Wadhwa Pankaj, Jain Priti, Jadhav Hemant R
Department of Pharmacy, Birla Institute of Technology and Science Pilani, Pilani Campus, Pilani- 333031, Rajasthan, India.
Curr Top Med Chem. 2020;20(17):1522-1534. doi: 10.2174/1568026620666200516153136.

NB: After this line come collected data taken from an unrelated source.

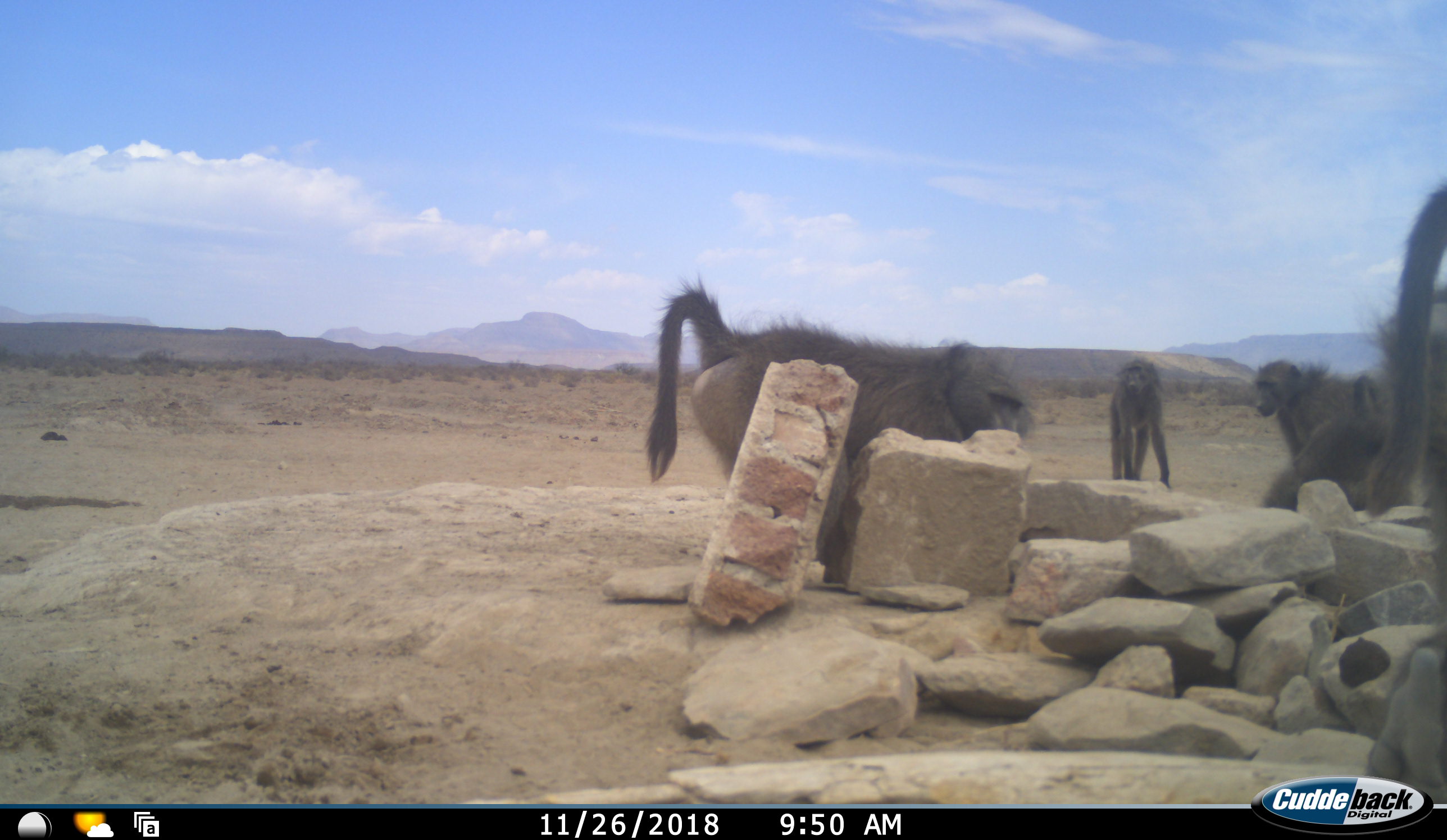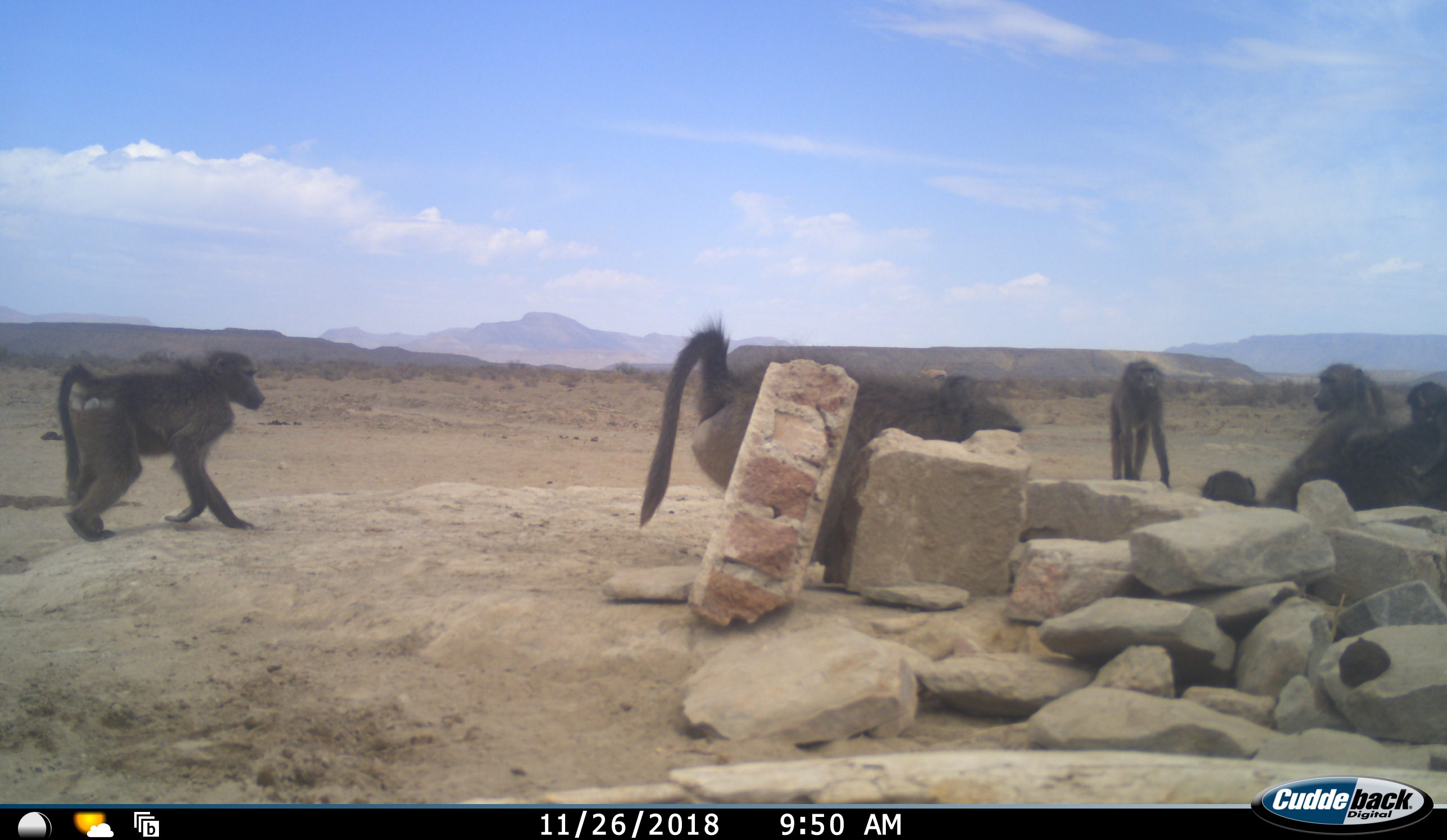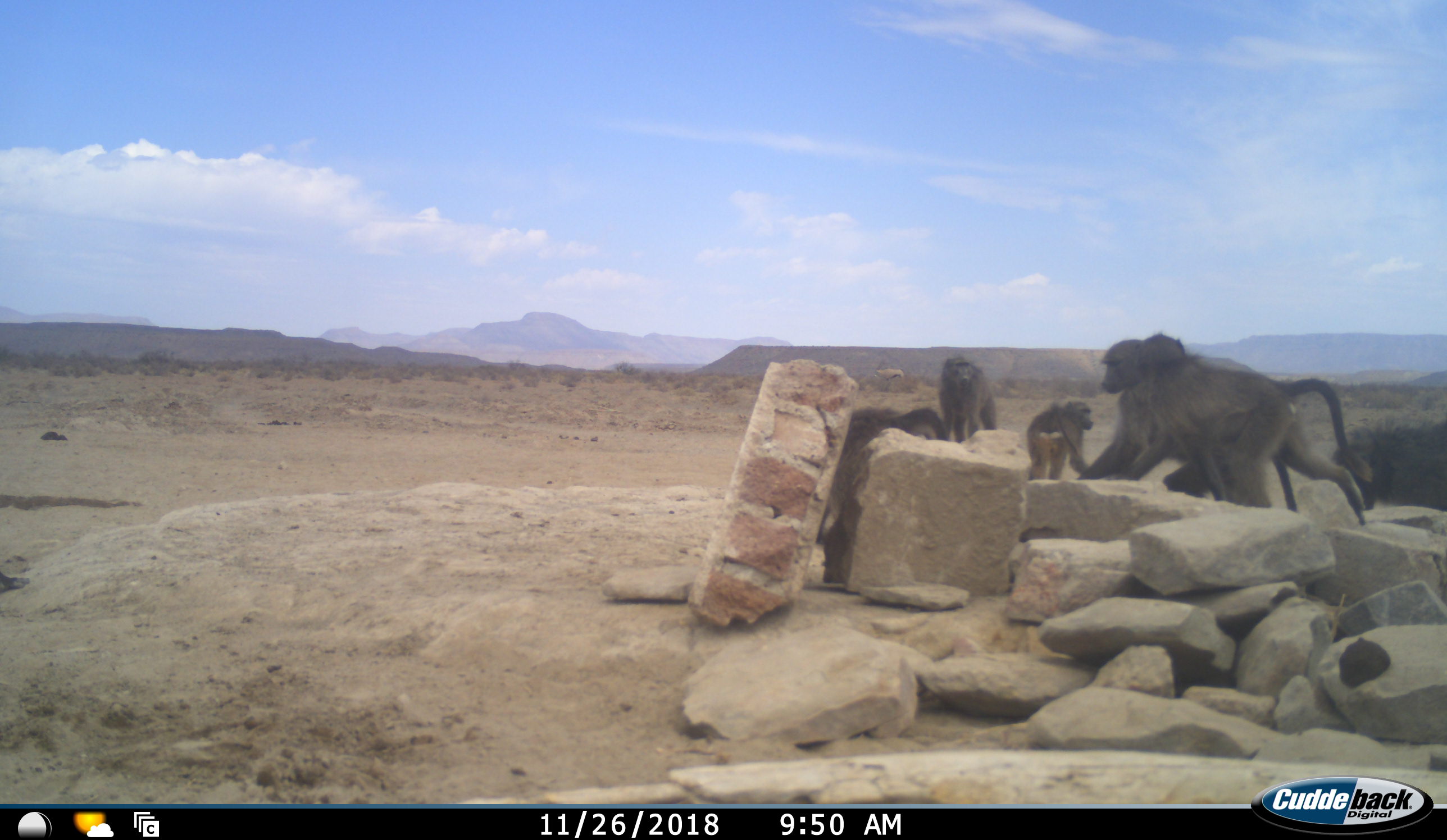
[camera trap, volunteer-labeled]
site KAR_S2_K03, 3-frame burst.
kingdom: Animalia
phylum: Chordata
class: Mammalia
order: Primates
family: Cercopithecidae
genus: Papio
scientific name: Papio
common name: baboon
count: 6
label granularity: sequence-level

Glycogen Synthase Kinase 3 (GSK3) is one of the Serine/Threonine protein kinases, which has gained a lot of attention for its role in a variety of pathways. It has two isoforms, GSK3α and GSK3β. However, GSK3β is highly expressed in different areas of the brain and has been implicated in Alzheimer's disease as it is involved in tau phosphorylation. Due to its high specificity concerning substrate recognition, GSK3 has been considered as an important target. In the last decade, several GSK3 inhibitors have been reported and two molecules are in clinical trials. This review collates the information published in the last decade about the role of GSK3 in Alzheimer's disease and progress in the development of its inhibitors. Using this collated information, medicinal chemists can strategize and design novel GSK3 inhibitors that could be useful in the treatment of Alzheimer's disease.

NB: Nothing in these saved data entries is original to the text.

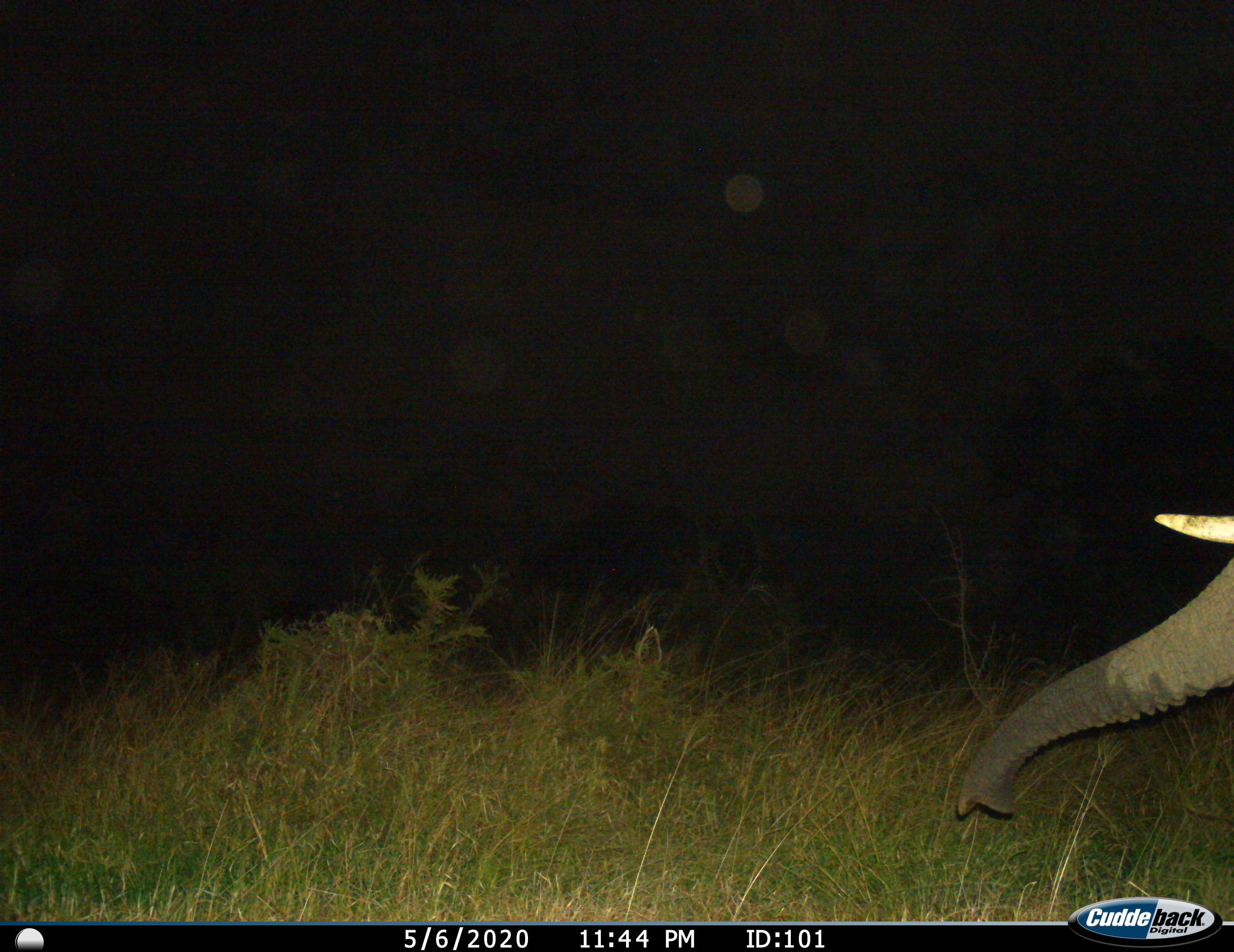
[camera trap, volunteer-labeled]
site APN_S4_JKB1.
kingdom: Animalia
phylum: Chordata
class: Mammalia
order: Proboscidea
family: Elephantidae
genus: Loxodonta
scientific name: Loxodonta africana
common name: african bush elephant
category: elephant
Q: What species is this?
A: Elephant (african bush elephant) (Loxodonta africana).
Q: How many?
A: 1.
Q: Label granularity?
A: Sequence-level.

糖原合酶激酶3(GSK3)是丝氨酸/苏氨酸蛋白激酶之一,因其在多种信号通路中的作用而备受关注。它有两种亚型,即GSK3α和GSK3β。然而,GSK3β在大脑的不同区域高度表达,并且由于其参与tau蛋白磷酸化而与阿尔茨海默病有关。由于其在底物识别方面具有高度特异性,GSK3被认为是一个重要的靶点。在过去十年中,已经报道了几种GSK3抑制剂,并且有两种分子正在进行临床试验。这篇综述整理了过去十年中发表的关于GSK3在阿尔茨海默病中的作用及其抑制剂开发进展的信息。利用这些整理好的信息,药物化学家可以制定策略并设计出可能对治疗阿尔茨海默病有用的新型GSK3抑制剂。